### EXERCISE TEXT:
*** Begin section ***

As one breeding for the track sooner than the ring, Jackson is wise enough to favour his mares with proven sires. “I can breed to a horse for $15,000 that's produced 70 stakes winners versus $35,000 for a new horse that has produced all of nothing,” he reasons. “It's all blue sky, so I'm probably better off in terms of the odds of getting a horse that can run. I always say to clients, don't ever breed your 'A' mares to a first-crop sire. Because you are squandering genetics. Look through the November catalog and see how many stakes-winning mares have been bred to a freshman sire the first five times they were bred–when only 10% of those stallions are going to make it. The horses they were bred to, typically they're now in Scandinavia or Turkey.”

Through his clients, even so, he also has a weather eye on commercial trends. And he is concerned that the market has become besotted with youngsters he views as simply too big, too powerful.

*** End section ***

### EXTRACTED MATERIAL:
*** Begin section ***

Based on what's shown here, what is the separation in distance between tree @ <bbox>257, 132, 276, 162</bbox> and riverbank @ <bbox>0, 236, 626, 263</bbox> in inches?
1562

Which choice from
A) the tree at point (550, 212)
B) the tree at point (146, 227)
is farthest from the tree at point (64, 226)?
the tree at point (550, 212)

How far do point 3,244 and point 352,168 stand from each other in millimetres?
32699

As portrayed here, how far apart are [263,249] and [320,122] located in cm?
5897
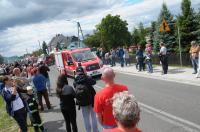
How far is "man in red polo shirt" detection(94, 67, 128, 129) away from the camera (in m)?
5.51

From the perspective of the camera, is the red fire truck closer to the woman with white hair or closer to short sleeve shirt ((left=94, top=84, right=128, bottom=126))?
short sleeve shirt ((left=94, top=84, right=128, bottom=126))

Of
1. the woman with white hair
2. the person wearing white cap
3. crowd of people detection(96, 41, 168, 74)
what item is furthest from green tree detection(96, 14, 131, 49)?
the woman with white hair

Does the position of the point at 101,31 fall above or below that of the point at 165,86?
above

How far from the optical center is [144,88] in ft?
51.6

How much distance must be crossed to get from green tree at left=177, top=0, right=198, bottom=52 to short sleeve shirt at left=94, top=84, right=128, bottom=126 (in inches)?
1242

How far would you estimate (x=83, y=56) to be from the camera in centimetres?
2503

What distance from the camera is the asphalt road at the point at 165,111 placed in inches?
344

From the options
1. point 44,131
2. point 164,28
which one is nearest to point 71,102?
point 44,131

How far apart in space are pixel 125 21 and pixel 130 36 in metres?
4.89

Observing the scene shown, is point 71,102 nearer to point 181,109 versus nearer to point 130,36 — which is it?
point 181,109

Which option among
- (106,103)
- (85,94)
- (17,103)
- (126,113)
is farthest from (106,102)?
(17,103)

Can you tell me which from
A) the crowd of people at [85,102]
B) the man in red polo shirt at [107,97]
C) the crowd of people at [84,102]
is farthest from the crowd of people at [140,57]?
the man in red polo shirt at [107,97]

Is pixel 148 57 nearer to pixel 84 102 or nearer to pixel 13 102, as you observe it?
pixel 13 102

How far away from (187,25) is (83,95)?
102ft
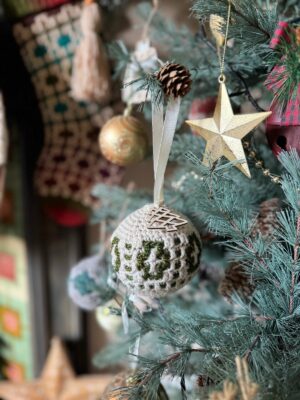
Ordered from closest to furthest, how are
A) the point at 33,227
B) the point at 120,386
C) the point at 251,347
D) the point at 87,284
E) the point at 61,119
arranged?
the point at 251,347 → the point at 120,386 → the point at 87,284 → the point at 61,119 → the point at 33,227

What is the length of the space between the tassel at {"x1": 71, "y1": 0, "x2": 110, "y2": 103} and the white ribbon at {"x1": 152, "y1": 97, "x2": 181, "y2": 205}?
1.01 feet

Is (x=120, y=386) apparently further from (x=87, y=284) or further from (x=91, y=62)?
(x=91, y=62)

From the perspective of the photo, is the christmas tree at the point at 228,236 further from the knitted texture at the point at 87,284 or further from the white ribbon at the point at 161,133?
the knitted texture at the point at 87,284

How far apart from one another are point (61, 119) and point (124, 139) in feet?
→ 0.98

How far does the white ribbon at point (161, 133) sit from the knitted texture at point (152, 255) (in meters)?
0.04

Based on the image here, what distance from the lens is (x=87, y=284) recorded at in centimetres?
69

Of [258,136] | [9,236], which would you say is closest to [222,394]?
[258,136]

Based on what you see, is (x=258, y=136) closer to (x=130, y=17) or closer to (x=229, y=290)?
(x=229, y=290)

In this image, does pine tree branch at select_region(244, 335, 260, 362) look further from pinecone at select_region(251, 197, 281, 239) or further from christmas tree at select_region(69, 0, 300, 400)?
pinecone at select_region(251, 197, 281, 239)

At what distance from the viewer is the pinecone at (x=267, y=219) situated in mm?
514

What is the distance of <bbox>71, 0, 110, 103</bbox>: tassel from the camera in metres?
0.73

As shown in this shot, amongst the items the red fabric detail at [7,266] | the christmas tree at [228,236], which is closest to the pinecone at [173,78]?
the christmas tree at [228,236]

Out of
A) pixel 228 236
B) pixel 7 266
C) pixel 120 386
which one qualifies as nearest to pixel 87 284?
pixel 120 386

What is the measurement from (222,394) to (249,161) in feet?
0.85
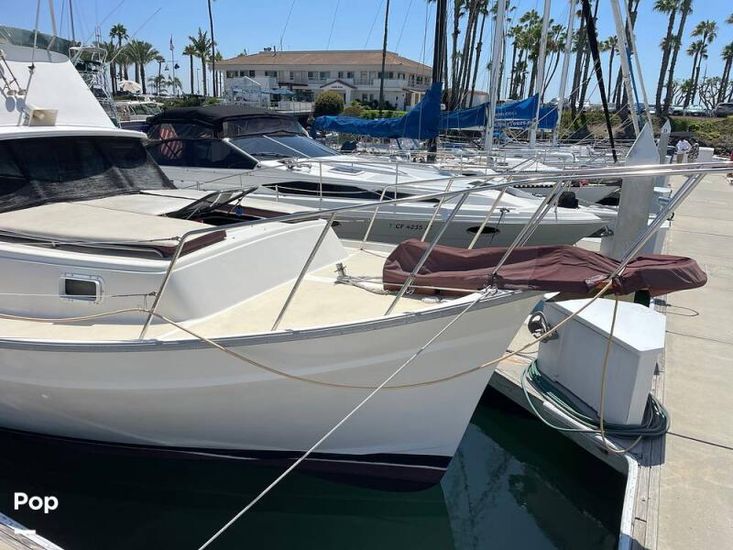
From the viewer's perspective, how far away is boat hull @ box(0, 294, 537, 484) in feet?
12.2

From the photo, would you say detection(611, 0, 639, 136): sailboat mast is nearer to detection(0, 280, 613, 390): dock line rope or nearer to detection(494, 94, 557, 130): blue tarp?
detection(0, 280, 613, 390): dock line rope

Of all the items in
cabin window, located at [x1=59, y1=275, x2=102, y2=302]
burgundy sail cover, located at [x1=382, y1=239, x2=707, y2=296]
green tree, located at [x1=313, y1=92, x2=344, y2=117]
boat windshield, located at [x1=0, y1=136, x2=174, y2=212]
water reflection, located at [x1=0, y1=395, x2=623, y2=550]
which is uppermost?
green tree, located at [x1=313, y1=92, x2=344, y2=117]

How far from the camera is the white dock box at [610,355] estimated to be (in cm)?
428

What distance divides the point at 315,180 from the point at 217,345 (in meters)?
6.24

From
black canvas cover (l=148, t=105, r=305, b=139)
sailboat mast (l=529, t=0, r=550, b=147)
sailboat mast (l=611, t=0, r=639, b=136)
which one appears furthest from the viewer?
sailboat mast (l=529, t=0, r=550, b=147)

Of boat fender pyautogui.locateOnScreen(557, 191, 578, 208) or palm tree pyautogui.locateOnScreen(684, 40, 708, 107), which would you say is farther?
palm tree pyautogui.locateOnScreen(684, 40, 708, 107)

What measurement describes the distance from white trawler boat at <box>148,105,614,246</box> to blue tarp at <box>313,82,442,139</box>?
9.18ft

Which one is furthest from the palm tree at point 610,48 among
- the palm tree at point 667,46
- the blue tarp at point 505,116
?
the blue tarp at point 505,116

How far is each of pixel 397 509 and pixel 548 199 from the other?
270 cm

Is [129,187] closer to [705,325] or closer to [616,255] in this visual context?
[616,255]

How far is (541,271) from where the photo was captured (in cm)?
345

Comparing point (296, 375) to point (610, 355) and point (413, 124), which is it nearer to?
point (610, 355)

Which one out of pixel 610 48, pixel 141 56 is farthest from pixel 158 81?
pixel 610 48

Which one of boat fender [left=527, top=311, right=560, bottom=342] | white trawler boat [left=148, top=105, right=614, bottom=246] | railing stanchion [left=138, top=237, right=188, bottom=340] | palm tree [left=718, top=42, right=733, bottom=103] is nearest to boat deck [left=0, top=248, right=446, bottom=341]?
railing stanchion [left=138, top=237, right=188, bottom=340]
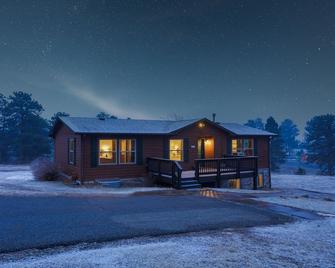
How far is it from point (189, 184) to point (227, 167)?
4.28 m

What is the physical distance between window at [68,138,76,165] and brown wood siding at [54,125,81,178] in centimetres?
28

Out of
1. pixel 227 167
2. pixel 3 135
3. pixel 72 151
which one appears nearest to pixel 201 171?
pixel 227 167

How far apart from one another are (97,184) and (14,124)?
33.1m

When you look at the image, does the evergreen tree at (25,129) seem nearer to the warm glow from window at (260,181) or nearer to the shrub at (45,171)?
the shrub at (45,171)

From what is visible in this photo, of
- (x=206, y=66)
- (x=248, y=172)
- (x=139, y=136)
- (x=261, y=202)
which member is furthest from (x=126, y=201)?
(x=206, y=66)

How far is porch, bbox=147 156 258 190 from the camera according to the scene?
57.0 ft

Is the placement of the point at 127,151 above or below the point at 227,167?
above

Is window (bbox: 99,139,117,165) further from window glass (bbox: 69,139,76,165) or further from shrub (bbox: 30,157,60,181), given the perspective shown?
shrub (bbox: 30,157,60,181)

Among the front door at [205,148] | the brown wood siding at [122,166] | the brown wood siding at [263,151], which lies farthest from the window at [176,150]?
the brown wood siding at [263,151]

*** End section ***

### WORK ITEM:
In the horse-breeding text, what does Jackson always tell clients never to do?

### EXERCISE OUTPUT:
Never breed their 'A' mares to a first-crop sire.